━━━━━ PASSAGE

As an author, you have to satisfy very different types of readers, from undergraduate students to highly experienced researchers that work exactly in your field of research. But even for a single person, different levels of abstractions are necessary, because I (and surely many others) read papers top-down:

When reading a paper for the first time, I skip the proofs completely. Too many lengthy proofs and I have problems to get the overall picture. Then I skim over the proofs, looking for the main ideas of them. This step would be really annoying if there are too many steps. I only look at the proofs in detail if they are interesting to support my own research, I review the paper or something is suspicious¹. In this final step, I am happy about every detail that saves me time and effort.

How to address the different needs?

My usual approach for publishing proofs is as follows.

  1. I use pen and paper to construct the proof. This results in a huge pile of unreadable garbage, but at some point, I am confident enough that my proof works.

  2. With the ideas still fresh in mind, I write down the complete proof in a publishable form, i.e. in LaTeX², including every conversion that (in my opinion) is necessary for an undergraduate to directly understand every step.

  3. With the fully proof at hand, it can now be condensed. For example, by presenting only very high-level steps in the main part of the paper (maybe only the final result and a textual description of the proof ideas) and a moderately condensed version in the appendix that leaves out all steps that seem trivial.

  4. The full proof should be submitted as supplementary material if permitted by the journal (see below for an alternative).

━━━━━━━━━━

OBJECTIVE
Pick up the passage on presenting proofs in research papers after its last sentence and keep writing it.

━━━━━ DATASET ROWS

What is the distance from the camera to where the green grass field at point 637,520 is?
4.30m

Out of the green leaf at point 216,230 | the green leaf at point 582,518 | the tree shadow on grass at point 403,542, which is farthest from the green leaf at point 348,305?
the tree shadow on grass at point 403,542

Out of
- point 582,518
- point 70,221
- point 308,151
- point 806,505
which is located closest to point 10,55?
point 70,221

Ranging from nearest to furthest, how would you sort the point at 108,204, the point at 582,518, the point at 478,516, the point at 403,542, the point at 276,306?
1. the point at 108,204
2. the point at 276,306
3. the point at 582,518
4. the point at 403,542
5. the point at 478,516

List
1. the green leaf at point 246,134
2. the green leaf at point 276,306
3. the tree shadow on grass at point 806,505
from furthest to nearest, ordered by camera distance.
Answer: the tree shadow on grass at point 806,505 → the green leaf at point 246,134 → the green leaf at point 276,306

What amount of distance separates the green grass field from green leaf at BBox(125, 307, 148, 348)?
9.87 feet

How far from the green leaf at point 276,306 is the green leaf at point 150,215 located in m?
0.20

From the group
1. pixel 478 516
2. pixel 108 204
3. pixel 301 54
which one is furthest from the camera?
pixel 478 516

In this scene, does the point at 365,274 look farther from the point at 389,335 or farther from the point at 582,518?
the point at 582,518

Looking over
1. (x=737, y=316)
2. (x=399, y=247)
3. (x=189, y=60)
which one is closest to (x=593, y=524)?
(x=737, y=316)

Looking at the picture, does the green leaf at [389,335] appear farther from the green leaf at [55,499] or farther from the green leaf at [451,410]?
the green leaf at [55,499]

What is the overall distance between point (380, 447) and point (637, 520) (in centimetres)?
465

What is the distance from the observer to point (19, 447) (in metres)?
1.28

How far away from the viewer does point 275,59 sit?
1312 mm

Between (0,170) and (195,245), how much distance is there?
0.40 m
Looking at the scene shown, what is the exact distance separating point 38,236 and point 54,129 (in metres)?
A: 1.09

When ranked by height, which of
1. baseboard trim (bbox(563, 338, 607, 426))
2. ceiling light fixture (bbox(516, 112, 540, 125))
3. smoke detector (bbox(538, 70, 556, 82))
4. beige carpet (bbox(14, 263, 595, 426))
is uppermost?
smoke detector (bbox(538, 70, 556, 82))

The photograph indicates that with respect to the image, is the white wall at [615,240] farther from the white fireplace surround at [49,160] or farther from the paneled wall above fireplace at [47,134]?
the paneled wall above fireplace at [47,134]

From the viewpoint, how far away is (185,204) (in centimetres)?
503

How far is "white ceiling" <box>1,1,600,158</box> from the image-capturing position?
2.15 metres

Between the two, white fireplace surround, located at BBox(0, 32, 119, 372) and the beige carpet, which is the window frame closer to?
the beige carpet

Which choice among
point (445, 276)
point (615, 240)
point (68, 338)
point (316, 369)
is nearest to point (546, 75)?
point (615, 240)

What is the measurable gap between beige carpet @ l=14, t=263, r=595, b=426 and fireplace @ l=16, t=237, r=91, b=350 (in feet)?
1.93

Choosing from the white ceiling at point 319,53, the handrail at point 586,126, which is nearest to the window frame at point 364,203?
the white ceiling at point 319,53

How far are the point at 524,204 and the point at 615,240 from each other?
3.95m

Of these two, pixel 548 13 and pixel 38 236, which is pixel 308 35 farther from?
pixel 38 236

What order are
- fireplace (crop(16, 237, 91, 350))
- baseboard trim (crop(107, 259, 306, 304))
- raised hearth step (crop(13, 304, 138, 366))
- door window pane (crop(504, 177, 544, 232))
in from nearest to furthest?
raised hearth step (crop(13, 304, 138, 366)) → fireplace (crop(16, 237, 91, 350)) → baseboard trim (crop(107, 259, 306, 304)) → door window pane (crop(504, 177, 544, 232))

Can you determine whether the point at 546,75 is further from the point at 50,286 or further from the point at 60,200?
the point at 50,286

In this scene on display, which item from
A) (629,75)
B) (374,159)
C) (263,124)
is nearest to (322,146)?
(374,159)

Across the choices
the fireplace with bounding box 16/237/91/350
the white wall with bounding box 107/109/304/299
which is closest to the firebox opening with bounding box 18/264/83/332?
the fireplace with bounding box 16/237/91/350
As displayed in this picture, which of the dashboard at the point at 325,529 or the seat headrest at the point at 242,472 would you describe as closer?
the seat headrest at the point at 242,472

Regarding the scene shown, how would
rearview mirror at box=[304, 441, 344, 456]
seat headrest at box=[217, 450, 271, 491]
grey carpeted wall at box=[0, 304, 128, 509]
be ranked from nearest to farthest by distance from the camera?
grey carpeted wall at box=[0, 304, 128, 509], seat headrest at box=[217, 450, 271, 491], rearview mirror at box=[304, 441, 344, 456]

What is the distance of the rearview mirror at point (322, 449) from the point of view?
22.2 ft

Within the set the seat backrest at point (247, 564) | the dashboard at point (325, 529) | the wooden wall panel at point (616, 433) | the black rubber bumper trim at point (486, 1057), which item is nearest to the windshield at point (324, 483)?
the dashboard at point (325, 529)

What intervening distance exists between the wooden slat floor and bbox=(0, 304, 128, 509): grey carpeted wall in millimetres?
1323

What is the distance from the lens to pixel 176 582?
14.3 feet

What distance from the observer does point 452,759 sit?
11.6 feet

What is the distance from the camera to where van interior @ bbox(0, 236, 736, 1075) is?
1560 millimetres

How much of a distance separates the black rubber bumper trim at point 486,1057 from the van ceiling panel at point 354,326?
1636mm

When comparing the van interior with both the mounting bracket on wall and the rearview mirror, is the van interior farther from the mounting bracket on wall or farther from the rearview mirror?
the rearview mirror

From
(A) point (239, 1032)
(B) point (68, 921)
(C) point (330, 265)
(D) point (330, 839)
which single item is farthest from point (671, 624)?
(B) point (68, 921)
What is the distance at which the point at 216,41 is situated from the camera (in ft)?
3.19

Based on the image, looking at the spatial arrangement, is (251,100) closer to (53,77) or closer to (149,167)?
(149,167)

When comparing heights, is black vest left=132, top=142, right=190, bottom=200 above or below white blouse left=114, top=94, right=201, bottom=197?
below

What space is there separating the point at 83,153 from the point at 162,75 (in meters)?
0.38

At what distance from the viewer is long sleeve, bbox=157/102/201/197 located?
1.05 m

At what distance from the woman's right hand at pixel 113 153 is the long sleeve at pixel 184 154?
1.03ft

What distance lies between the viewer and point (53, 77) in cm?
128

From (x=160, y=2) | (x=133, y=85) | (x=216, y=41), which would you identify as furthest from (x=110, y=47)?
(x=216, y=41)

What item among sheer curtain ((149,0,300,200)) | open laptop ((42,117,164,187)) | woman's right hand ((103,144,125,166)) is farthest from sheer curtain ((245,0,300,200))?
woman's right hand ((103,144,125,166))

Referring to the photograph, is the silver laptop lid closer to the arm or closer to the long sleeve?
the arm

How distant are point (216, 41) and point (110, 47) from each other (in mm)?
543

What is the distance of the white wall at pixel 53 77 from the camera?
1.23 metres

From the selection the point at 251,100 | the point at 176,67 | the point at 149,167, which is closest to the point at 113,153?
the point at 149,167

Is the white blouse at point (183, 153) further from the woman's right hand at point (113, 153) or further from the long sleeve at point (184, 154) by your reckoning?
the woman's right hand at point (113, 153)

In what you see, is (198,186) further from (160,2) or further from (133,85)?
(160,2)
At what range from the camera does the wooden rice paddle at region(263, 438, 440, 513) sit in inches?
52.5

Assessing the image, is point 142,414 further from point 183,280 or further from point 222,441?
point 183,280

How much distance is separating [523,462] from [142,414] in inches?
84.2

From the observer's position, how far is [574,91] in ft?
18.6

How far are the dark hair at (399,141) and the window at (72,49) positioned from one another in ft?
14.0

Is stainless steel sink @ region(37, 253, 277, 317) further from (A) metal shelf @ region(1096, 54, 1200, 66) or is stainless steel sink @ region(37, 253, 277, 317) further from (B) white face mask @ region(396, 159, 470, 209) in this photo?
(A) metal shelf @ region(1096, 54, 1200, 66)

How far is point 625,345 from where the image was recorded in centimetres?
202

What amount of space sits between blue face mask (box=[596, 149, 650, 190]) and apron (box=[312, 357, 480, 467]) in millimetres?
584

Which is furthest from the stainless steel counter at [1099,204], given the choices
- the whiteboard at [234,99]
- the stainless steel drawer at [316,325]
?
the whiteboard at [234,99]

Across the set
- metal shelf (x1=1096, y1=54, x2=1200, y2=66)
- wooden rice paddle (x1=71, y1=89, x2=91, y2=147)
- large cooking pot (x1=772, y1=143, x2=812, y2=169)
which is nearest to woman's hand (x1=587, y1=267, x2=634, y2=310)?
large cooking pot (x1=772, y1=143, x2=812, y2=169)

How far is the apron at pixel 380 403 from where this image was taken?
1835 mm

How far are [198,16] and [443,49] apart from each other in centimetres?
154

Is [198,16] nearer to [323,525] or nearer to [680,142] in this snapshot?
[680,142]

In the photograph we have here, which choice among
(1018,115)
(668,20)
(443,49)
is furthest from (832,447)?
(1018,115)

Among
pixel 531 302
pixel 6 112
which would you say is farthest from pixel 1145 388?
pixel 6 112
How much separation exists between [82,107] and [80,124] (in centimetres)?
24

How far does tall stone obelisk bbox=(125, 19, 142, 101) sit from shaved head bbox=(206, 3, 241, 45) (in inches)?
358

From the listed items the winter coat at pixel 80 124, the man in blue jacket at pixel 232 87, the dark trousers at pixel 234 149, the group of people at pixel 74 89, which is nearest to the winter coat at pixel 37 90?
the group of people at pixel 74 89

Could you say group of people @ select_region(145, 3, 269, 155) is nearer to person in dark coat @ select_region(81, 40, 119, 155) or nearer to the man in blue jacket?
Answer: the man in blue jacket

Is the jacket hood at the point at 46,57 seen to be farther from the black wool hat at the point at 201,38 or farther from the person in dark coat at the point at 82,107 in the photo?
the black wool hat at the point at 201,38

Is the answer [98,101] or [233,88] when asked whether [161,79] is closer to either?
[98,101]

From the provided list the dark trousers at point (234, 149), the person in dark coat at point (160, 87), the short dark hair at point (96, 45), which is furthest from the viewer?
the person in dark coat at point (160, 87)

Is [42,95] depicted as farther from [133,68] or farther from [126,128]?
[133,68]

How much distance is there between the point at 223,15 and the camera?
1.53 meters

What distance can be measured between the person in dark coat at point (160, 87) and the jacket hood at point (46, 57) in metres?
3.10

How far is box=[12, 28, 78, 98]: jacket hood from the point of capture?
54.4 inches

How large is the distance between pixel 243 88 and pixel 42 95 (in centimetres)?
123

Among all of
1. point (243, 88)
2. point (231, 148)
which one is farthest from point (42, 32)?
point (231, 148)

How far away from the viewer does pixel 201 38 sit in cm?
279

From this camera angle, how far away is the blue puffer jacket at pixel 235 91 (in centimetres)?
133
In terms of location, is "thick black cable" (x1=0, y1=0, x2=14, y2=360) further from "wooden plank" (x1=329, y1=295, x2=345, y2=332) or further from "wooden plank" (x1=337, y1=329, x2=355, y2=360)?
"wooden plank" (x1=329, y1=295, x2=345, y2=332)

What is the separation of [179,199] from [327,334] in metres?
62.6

━━━━━━━━━━

EXERCISE RESPONSE
Of course, the second step comes with extra effort compared to going directly from the pile of unreadable garbage to the most condensed form. However, it pays off in the long run:

  • By writing down every single step in a clearly readable form, a lot of errors are directly recognized. Otherwise, it wastes the time of your supervisor, your reviewers and (if the paper even gets published with the error) other researchers, not to mention the shame and effort when the error is eventually detected.

  • Even if you clearly understand your handwritten notes and your publication now, this won't be the case after a year (if you can even find them). So you have to waste time to redo your work.

  • If more detailed proofs are published as supplementary material, it will eventually save time for everyone.

  • Last but not least, it improves the credibility of your work. Even if only a very minor portion of your readers will actually benefit from or even read your detailed version, they trust you more if they see that you have a complete proof as supplementary material³.

What if I can not submit supplementary material?

In my field of research, only a minor part of the journals and conferences allow submitting supplementary material. An alternative is to submit supplementary material to e.g. arXiv.org. With good timing, you can even mutually cite the original paper and the supplementary material. You should not use a personal website because the probability is high that it will not be accessible for a long time.

Unfortunately, this is very difficult in a double blind review process. It would be much better if the submission of supplementary material is widely available at every journal and every conference.


¹ The "That has to be wrong!" effect. You might think that leaving out proof steps will help you as an author in this case. To the contrary, it increases the incentive to prove you wrong.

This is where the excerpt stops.